パジュワク・アフガン・ニュース(PAN)によると、ヘルマンド州選出の二人の上院議員が作戦を批判。住民に多数の死者が生まれ、家々が破壊され、人々は地域を追われ、無実の市民が外国軍に拘束されたといいます。国連当局の発表では千二百家族が国内避難民になりました。
上院議員は、外国軍の作戦が人心の離反を招き、多くの地域がタリバンの手に落ちていると指摘しています。

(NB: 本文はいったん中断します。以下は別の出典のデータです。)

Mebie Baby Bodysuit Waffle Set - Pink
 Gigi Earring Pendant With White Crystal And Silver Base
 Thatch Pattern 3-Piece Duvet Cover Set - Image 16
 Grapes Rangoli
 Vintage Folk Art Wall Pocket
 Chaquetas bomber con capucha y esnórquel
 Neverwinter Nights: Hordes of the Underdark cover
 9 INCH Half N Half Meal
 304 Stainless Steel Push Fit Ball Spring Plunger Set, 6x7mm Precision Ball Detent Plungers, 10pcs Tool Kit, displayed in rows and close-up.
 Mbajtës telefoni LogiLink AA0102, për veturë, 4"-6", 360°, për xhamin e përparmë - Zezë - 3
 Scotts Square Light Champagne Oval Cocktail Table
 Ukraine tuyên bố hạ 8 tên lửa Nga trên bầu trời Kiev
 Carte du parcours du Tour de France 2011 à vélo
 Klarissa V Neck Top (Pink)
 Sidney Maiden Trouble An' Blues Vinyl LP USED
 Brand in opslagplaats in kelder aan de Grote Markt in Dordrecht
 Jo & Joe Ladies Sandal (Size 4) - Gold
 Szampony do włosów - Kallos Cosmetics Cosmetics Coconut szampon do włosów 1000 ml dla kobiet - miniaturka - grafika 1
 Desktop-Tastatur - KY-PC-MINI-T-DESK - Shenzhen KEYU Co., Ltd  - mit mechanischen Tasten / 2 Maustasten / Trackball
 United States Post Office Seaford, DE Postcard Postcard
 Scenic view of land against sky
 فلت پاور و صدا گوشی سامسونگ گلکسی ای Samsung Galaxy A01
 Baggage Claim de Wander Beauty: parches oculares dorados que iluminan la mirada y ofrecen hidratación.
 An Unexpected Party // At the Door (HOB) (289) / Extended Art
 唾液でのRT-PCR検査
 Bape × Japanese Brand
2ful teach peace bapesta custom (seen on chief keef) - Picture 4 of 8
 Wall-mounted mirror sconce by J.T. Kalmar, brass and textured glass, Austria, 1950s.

タリバンの攻撃も激化しているもようです。NATO軍の五月上旬の発表によると、タリバンの攻撃で年初から四月半ばまでに住民二百四十人が死亡。昨年同時期の六倍といいます。ロイター通信によると今月四日には、南部カンダハル州でタリバンがNATO軍の車列に自爆。近くにいた子ども二人が死亡しています。
他方、英BBCなどによると、部族指導者や市民団体のメンバー、政治家ら三千人が五月八日、カブールで、和平の道を探る会合を開きました。会合は、政府とタリバンらとの協議の下地を作るため、会合の代表がタリバンら反政府勢力と会談することで合意しました。なお、この会合は、外国軍の作戦が、住民を反政府勢力への参加に導いているという見方で一致しました。
ラバニ元大統領(現、野党議員)が五月下旬にロイター通信に語ったところによると、ラバニ氏は数カ月前に反政府勢力タリバンと接触、手紙を最近受けとりました。タリバンは紛争の政治的解決を求めているといいます。
カルザイ大統領の任期も来年まで。特に南部、南東部での戦闘が続き、大統領選挙実施も不確実だとの指摘もあるなか、各政治勢力がさまざまな思惑で動きだしています。
支援国会議 きょう開催
アフガニスタン支援国会議が十二日、パリで開かれます。サルコジ仏大統領主催で、支援国閣僚らが参加します。パリからの報道によると、約四十の人道支援団体代表がパリ会議に、軍事作戦よりも開発事業を優先することを求めています。
ロイター通信によると、国連アフガン特別代表のエイデ氏は、パリ会議で司法と警察の強化、農業とエネルギー支援を重視するといいます。
人道団体の活動家アンナ・フサルスカ氏は、米軍の毎年アフガンでの経費三百六十億ドル(三兆九千億円)に比べれば、アフガン政府が各国に求めている今後五年で五百億ドルの支援はわずかなものだと指摘しています(国際英字紙インターナショナル・ヘラルド・トリビューン三日付)。同氏は、軍事治安活動と人道的活動を一体化するのはアフガン国民に間違ったメッセージを与えることになり、混同させてはならないと強調しています。